In this code you will notice me keeping the tiers as numbers, and this just makes it smoother for the visualization coming soon.
team = team %>%
mutate(outcome = case_when(
n_rtg >= 7.2 ~ "1",
(n_rtg >= 5.8 & n_rtg < 7.2) ~ "2",
(n_rtg >= 2.5 & n_rtg < 5.8) ~ "3",
(n_rtg >= 0.6 & n_rtg < 2.5) ~ "4",
(n_rtg >= -2 & n_rtg < 0.6) ~ "5",
(n_rtg >= -6 & n_rtg < -2) ~ "6",
n_rtg < -6 ~ "7",
TRUE ~ "Uncategorized"
))
team = team %>% relocate(outcome, .after=n_rtg)
tail(team)
Now that we’ve created our win percentage and outcome variables, we no longer want to include our net rating column, and now the win and loss column becomes irrelevant as well, because percentage matters more, especially in seasons where not all 82 games were played.
# create a new data frame without some more unnecessary columns that were used to create "team"
team_stats = team
team_stats = subset(team_stats, select = -c(n_rtg, w, l, age))
team_stats
team_stats$season = as.factor(team_stats$season)
team_stats$team = as.factor(team_stats$team)
team_stats$outcome = as.factor(team_stats$outcome)
head(team_stats)
Now that we’ve taken out data from before 1980, let’s see if there is any missing data. Turns out, by getting rid of those older dates we got rid of all of the missing data!
vis_miss(team) # no missing data!
Our dataset currently has 42 columns, and excluding
team, season and outcome, we have
39 predictors.
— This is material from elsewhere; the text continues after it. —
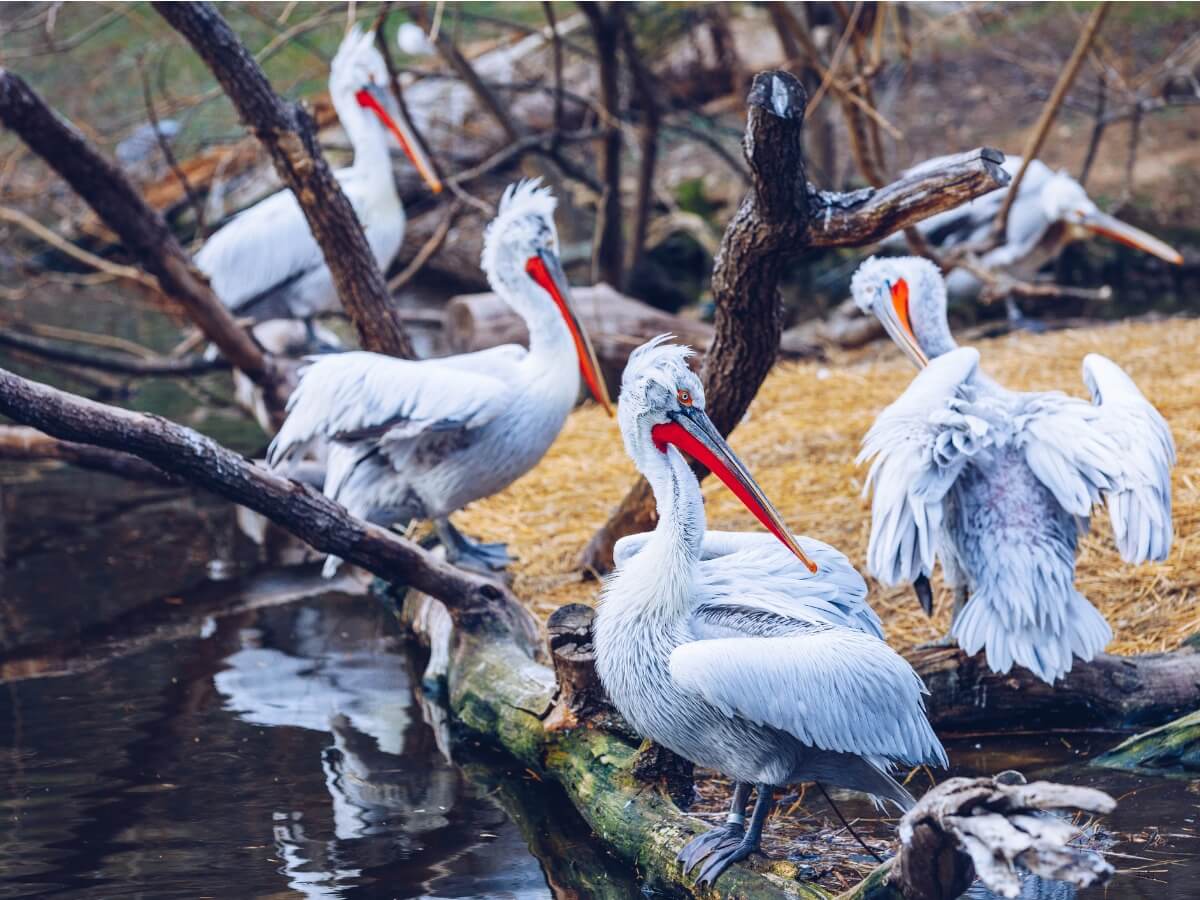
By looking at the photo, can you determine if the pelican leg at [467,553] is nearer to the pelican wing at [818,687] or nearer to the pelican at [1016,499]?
the pelican at [1016,499]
However, for a smaller dataset that is too many, so we
will visualize the correlation between some predictors and see if we can
remove any. The method will be, if correlation between two predictors is
over 0.75, I will choose one to remove due to the fact that two highly
correlated predictors do not both need to be included.
team_stats %>% # obvious that many observations are correlated with each other, have to remove many
select(where(is.numeric)) %>%
cor() %>%
corrplot(type = "lower", diag = FALSE)
Based on this matrix, we will remove the following columns:
team_info = subset(team_stats, select = -c(x3pa_per_100_poss, x2p_per_100_poss, x2pa_per_100_poss, fta_per_100_poss, mov, srs, o_rtg, ft_per_100_poss, fta_per_100_poss, ts_percent, e_fg_percent, tov_percent, orb_percent, ft_fga, opp_e_fg_percent, opp_drb_percent, opp_ft_fga, x3p_ar, fg_per_100_poss, x2p_percent, opp_tov_percent))
Now let’s take a look and see if all of our predictors follow are less than positive or negative 0.75. And as we see, now everything looks good! Some variables are still correlated with each other, which makes sense, but it is not to the point where we need to worry about them and remove them for too high of a correlation.
team_info %>% # now no correlations over |0.75|
select(where(is.numeric)) %>%
cor() %>%
corrplot(type = "lower", diag = FALSE, addCoef.col = "black", number.cex = 0.6)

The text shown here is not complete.